Written by Jason Solomans

Extraordinary footage only recently discovered in the National Geographic vaults has enabled the verdant splendour of this new documentary about ape activist Jane Goodall.

She stars in her own wonderful adventure, put together by director Brett Morgen (who did such a good job of the rambunctious Hollywood doc The Kid Stays in the Picture that it was turned into a play recently). Jane is a far less flamboyant affair, but casts Goodall as her own jungle hero, the Tarzan figure of her own childhood dreams while climbing trees in her Bournemouth garden.

Initially a secretary, she sets forth in her khaki shorts and ponytail to observe the apes in Gombe, Tanzania, and after a long time in the jungle with binoculars finally observes a breakthrough when she spots the chimps fashioning tools out of twigs to dig termites out of the trunks and mounds. The ‘object modification’ was a truly groundbreaking discovery that shocked the world when she telegrammed it through.
It changed the definition of man for many and resulted in some objectification of its own as the press frothed about this ‘comely’ Miss, who was ‘pert’ and ‘beautiful’.

Indeed, Jane is striking – her eyes green, her lips red as she gazes at the chimps amid the lush foliage. ‘I was sure a thinking, reasoning, personality stared back at me,’ she remarks in voice-over.

But this isn’t just a story of Jungle Jane – it’s a story about a woman’s ambition and career. She is initially lumbered with derring-do wildlife photographer Hugo van Lawick and says she didn’t want anyone joining her in her paradise. And he smoked, which she really didn’t like. But it became clear
as they worked together, she says, ‘that I was a subject of interest as much as the chimps’.

Which is why there is so much beauty in the shots of Jane, which Morgen stitches together to whittle out his story, set soaring by a Philip Glass score. Jane gives birth to her son Grub almost at the same time as one of ‘her’ wild chimps, Flo, gives birth to a baby they name Flint, and Jane admits she learns more about a  mother’s love from the ape than any modish childcare manual of the era.

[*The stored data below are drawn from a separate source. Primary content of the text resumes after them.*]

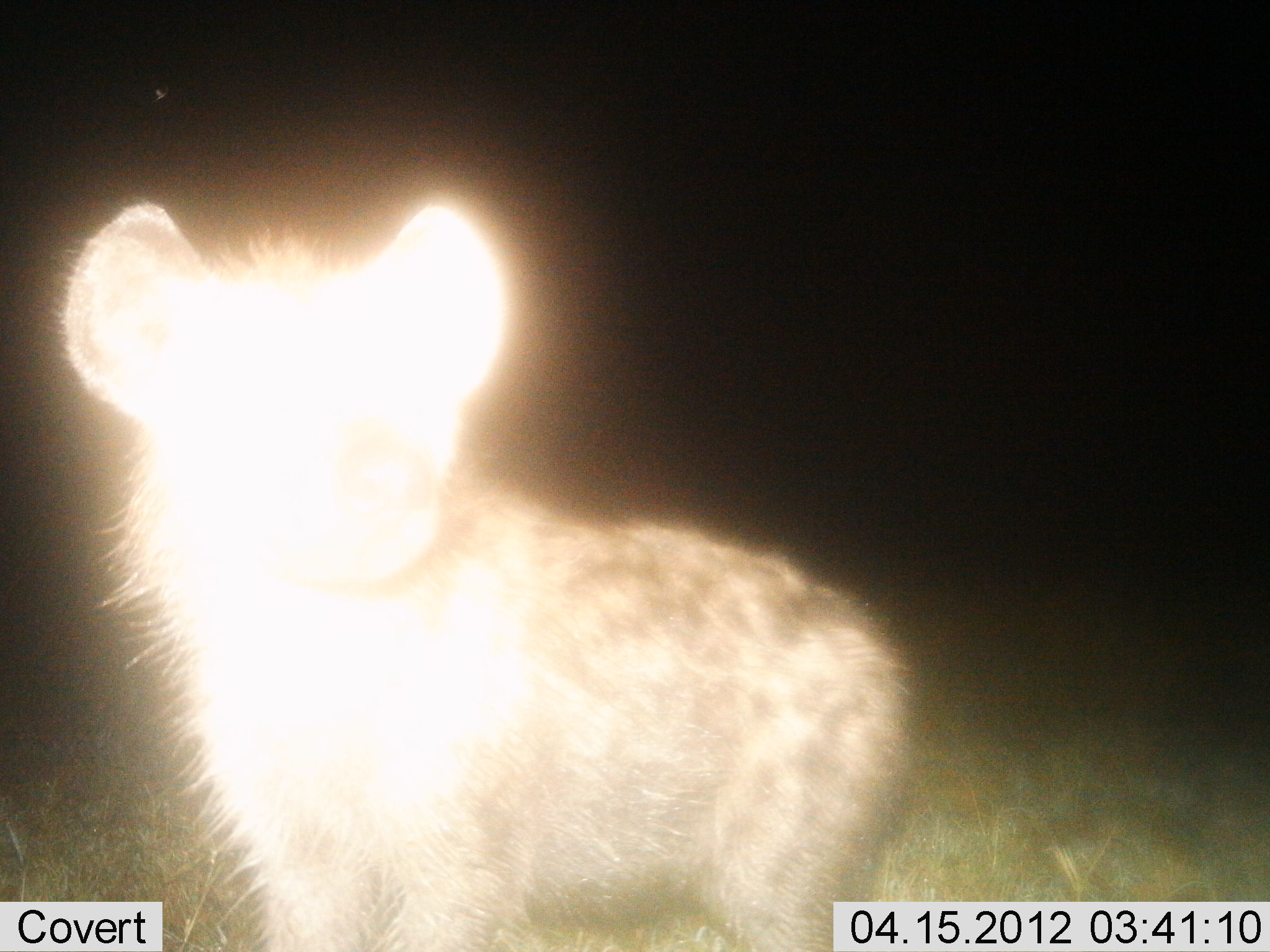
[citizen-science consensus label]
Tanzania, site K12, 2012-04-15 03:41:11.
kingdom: Animalia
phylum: Chordata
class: Mammalia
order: Carnivora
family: Hyaenidae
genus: Crocuta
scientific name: Crocuta crocuta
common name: spotted hyena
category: hyenaspotted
Hyenaspotted (spotted hyena) (Crocuta crocuta), count 1. Behavior (volunteer vote fractions): standing 96%, resting 0%, moving 0%, interacting 4%. Young present (vote fraction): 8%. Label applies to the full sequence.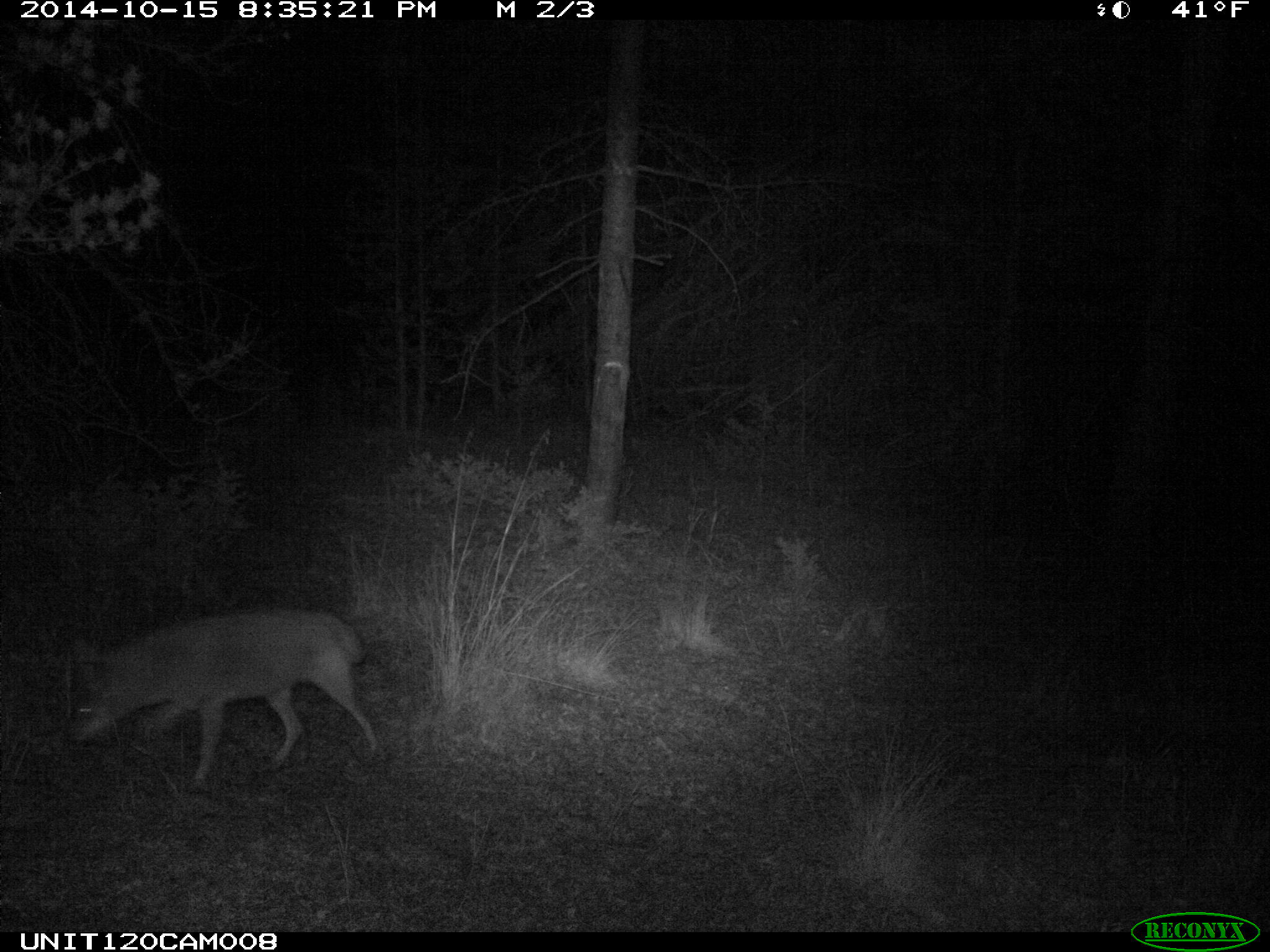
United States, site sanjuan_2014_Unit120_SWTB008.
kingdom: Animalia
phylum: Chordata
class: Mammalia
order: Carnivora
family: Canidae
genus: Canis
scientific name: Canis latrans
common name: coyote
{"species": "Canis latrans (coyote)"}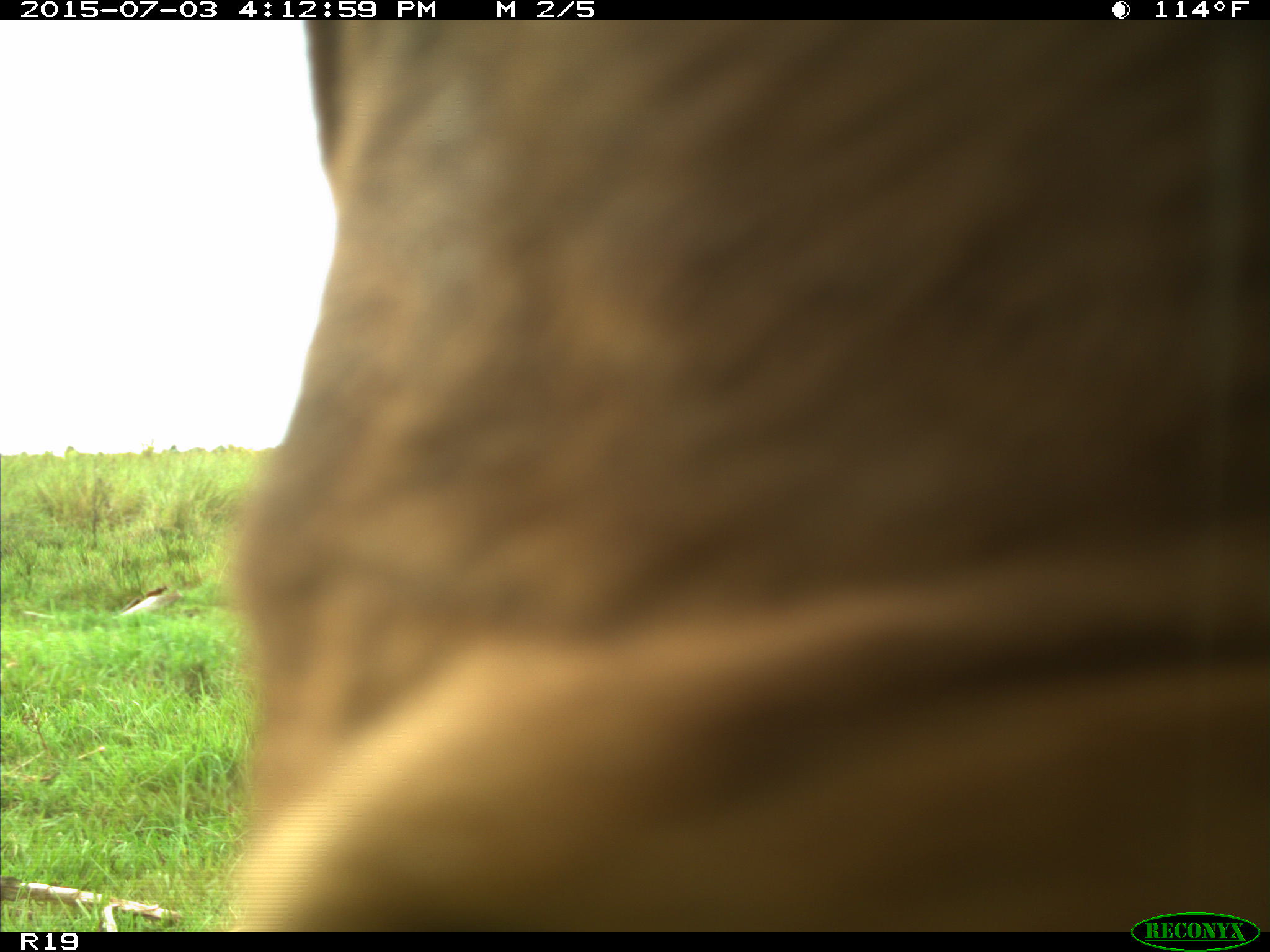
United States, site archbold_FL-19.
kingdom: Animalia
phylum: Chordata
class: Mammalia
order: Artiodactyla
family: Bovidae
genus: Bos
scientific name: Bos taurus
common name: domestic cow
Bos taurus (domestic cow).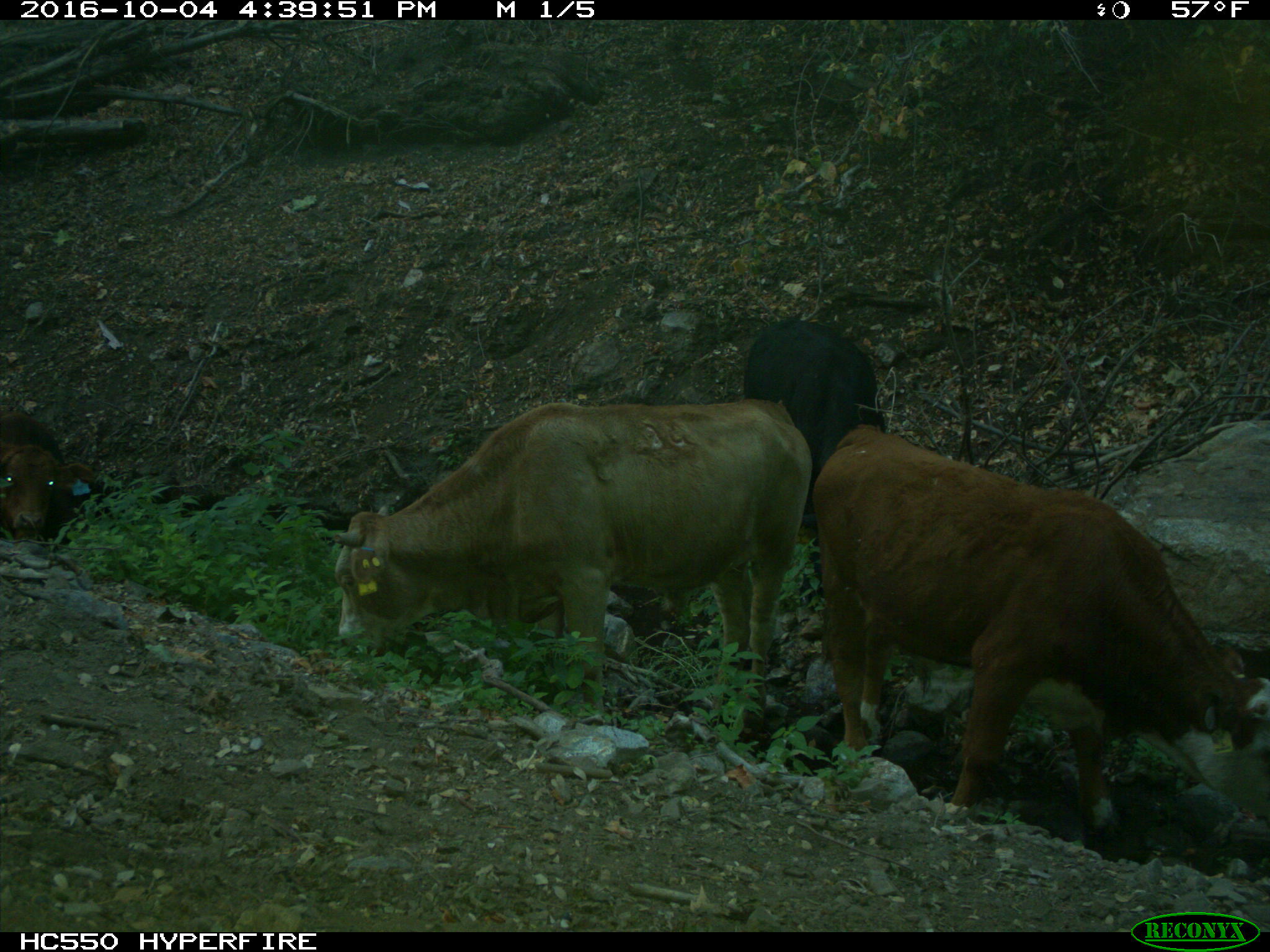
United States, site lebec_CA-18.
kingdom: Animalia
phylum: Chordata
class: Mammalia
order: Artiodactyla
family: Bovidae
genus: Bos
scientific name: Bos taurus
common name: domestic cow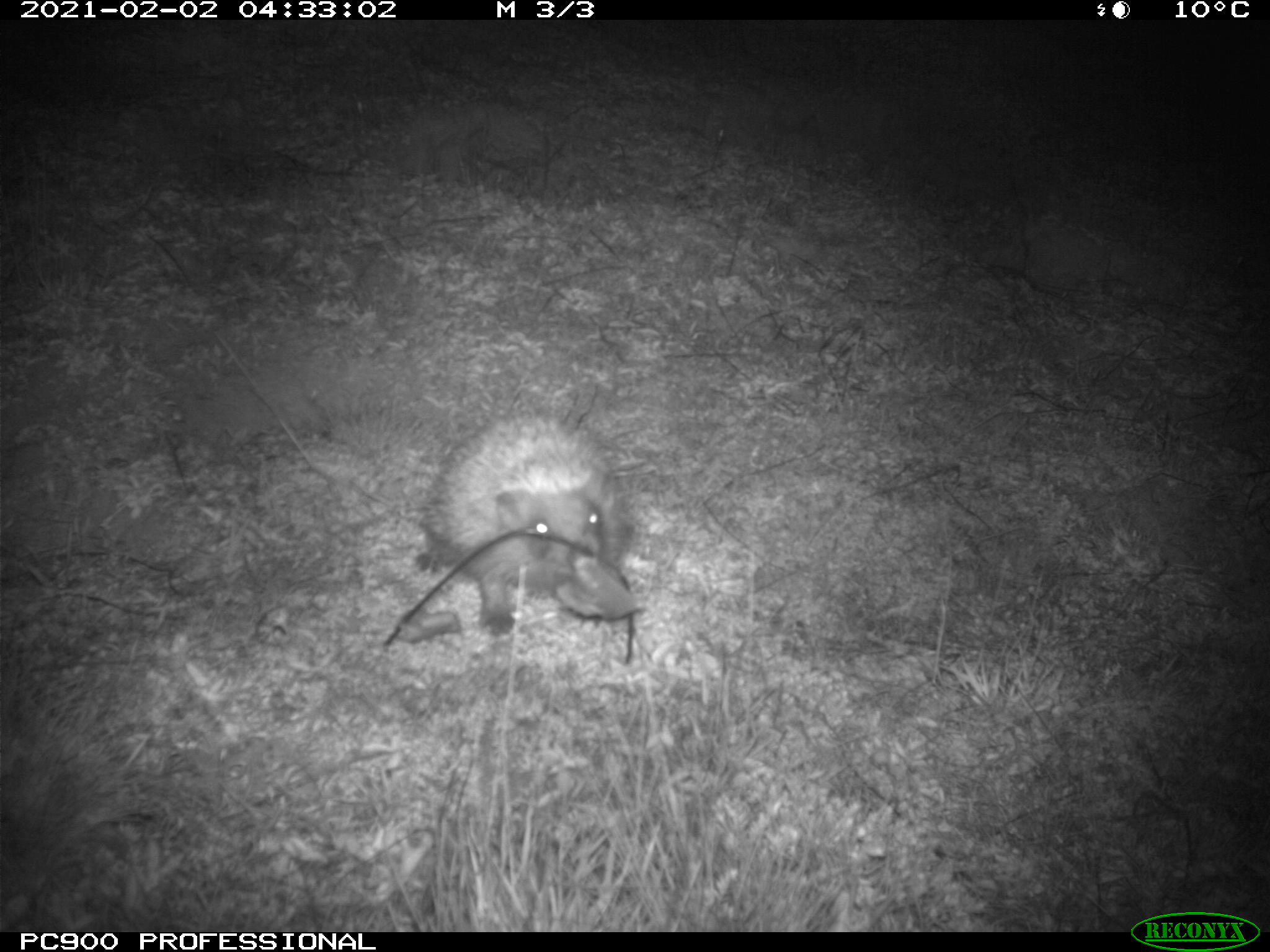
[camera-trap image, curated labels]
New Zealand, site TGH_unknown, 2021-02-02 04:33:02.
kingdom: Animalia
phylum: Chordata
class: Mammalia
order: Eulipotyphla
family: Erinaceidae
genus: Erinaceus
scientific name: Erinaceus europaeus europaeus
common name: european hedgehog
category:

The pressures of human life take a toll and the family become fractured by the demands of Hugo’s job. He goes off to the Serengeti to shoot other animals and becomes one of the great wildlife photographers – the shots of wildebeest and lions and the migration at sunset still rank as stunning, even in this age of nature doc saturation.

But it’s Jane and her chimps – her true loves – who fascinate most, with thrilling proximity they share a source of drama, particularly when the chimps become ill or start their own turf war.

‘I thought the animals were nicer than us and it took time for me to come to terms with the brutality they could show each other,’ she says. ‘The dark and evil of human nature is buried deep in our genes, and we have surely inherited it from apes.’ Amazing.